High school is a nightmare from which we’re all trying to awaken. It locks in or locks out the dangers of the world. He drove with care, on too many drinks, trying not to think back, not let it take center stage. Orderly. He rolled under yellow and red lights, holding the steering wheel. Orderly. Orderly. Nothing like a spot on the x-ray. Nothing like snot in the soup. Nothing like a drop of blood baked into the bread. Nothing like a rip in the fabric, a place where things get through…
Nothing like this one night, this way back one, when the moon was a big glistening hormone bubbling up out of the sky, and Thom came home to a house as empty as a pie plate, looking for the pack of cigarettes he’d hidden in his sock drawer. Up. In the thrusting, electric way you move in a suit of young skin that’s made completely out of fists. Stairs. And through the tube of a long hallway and into the suburban vernal bedroom with all of the self-made trophies and catastrophes.
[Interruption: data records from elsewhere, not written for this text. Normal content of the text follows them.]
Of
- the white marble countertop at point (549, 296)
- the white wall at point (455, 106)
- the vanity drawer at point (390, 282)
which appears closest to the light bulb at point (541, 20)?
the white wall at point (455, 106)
In high school, you can fall down a well and people will stand over the opening just to shade the light. The television screen was a kind of martini glass that stretched open hangmouth, quavering in a fevered green glow. There wasn’t anything to do in the house, and Thom sank back inside himself, the way teenagers do when alone, gleefully slipping into shipwrecks.
But the suburbs are so often engorged and baited—what should be a honeypot is really a wasp nest. The suburbs are populated with taxidermized desire and narcotic blue loneliness. And Thom wasn’t alone in the house. Raymond was there as well, and he wasn’t alone. Suppose: everything probably all comes down to loneliness. When people are supposed to be around, they’re not. When they’re supposed be away on business trips, they’re not.
Thom skulked through inches and grew earward, closer to the bedroom door to listen in a little, just a little, open-eared and swallowing at the door, the way you might eavesdrop in on a whispered conversation searching for your name. Not particularly long, but long enough to know that there were three people in the house, and only two of them were related by blood.
Automatic door opened and closed.
–What—Oh fuck, what? Thom?
After the scream cleared and the scatter and piston-stomp of feet, the room smelled like honey, like oak, like pennies. His father slipped into the bathroom and shielded her from view. Thom couldn’t see her face, but in the mirror he could make out the craggy bumps of her spine ranging down her back and dissolving into soft, round flesh.
Under the big candle moon, inside the clammy hush of a soft October night, Thom walked for miles smoking cigarette after cigarette. He cast out wreaths and reaches, looming out lassos of smoke, so much smoke he could wrap a pale blue chain around the moon bouncing in the sky. He imagined with one hard pull, one big drag, he’d pull down the thing like a big cork and the hole would suck up the whole world, the whole of everything into the drain…
Orderly. Orderly. He rolled under yellow and red lights, holding the steering wheel, his fingers splayed.